→ Source excerpt:
-*-

As for the future route of West Marin's waste, she was non-committal: "There are more questions left unanswered than there are answered."
She said she appreciated Supervisor Gary Giacomini's partial solution to chip in $100,000 of county money to make sure environmental studies are done at the dump, but she said it's the landfill owners' responsibility to cover their own unpaid debts.
LeMieux doesn't rule out the idea of breaking the county's franchise agreement with Shoreline Disposal. "There's nothing that says Shoreline has to be the hauler," she said.
"If Shoreline cannot deliver the [lowest cost] service that they've contracted to deliver in the franchise agreement, the county has the option to break that agreement. That is an option that has to be kept on the table."
"I support the bill," she said. "I think it provides protection for the ranchers. For those ranchers that are serious about remaining in ranching, it offers them the ability to do that by letting the government [purchase] the development rights. It would take a financial burden off them."

-*-

Dataset excerpt:
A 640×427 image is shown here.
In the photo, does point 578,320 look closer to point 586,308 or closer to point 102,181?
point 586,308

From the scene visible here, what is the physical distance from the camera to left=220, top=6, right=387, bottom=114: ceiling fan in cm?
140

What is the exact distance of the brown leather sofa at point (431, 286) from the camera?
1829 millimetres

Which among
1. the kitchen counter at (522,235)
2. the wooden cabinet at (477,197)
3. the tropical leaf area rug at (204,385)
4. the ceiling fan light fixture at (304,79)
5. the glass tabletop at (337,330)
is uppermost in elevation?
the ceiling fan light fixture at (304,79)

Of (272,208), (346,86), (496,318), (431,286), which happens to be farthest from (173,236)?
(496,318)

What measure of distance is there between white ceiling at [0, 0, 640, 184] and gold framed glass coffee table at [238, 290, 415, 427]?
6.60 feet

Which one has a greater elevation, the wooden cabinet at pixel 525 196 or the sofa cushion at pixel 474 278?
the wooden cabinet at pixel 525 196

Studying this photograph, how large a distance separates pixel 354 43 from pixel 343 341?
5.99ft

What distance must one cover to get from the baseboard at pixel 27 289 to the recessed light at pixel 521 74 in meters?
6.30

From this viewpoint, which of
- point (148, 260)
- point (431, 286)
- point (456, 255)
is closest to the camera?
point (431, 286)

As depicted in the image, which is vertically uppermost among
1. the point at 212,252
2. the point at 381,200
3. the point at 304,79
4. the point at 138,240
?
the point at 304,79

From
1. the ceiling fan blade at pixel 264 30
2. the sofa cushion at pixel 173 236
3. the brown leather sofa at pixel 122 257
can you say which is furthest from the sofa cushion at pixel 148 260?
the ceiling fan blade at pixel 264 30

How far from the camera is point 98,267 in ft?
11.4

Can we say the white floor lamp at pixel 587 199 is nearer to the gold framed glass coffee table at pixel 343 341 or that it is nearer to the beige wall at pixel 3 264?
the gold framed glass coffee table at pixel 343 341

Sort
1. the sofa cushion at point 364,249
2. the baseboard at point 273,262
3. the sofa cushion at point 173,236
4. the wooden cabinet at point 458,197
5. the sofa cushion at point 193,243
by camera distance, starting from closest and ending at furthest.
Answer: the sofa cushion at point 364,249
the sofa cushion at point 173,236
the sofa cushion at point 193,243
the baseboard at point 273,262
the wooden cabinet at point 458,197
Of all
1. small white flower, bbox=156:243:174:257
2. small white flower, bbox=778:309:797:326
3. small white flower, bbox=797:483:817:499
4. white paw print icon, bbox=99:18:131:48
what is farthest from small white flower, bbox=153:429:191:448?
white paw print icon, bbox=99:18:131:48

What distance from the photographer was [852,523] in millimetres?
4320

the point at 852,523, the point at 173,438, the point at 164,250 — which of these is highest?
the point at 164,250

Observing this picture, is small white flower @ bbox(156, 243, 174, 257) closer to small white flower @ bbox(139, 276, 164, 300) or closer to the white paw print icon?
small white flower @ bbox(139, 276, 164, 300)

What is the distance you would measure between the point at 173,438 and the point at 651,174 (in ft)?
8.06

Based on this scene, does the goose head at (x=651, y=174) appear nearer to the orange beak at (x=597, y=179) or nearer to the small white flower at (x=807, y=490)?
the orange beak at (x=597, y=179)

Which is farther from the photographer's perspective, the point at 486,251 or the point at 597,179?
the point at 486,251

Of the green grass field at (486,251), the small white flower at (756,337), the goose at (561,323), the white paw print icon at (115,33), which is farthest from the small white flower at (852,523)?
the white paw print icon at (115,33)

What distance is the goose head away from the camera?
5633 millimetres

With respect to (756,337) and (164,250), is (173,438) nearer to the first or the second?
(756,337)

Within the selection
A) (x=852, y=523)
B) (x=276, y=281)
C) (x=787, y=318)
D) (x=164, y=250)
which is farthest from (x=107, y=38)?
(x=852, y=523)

-*-

→ Directions:
1. In the West Marin news excerpt, how much county money did Supervisor Gary Giacomini offer toward environmental studies at the dump?
2. Pick up the West Marin news excerpt above at its end and keep writing from there.

→ In response:
1. $100,000

2.
LeMieux in 1992 opposed an open-space tax under which Marin landowners would pay $25 per parcel annually to preserve open space via MALT, calling "the goal...laudable" but the measure a "hastily proposed measure [that] appears to be a ploy on the party of Supervisor Giacomini to garner environmental support for his reelection."
This week the candidate said she felt the timing of the earlier MALT measure was poor because a 1990 poll had shown only 57 percent of county voters supported it while a two-thirds vote was needed for approval. The measure ultimately lost by less than four percent.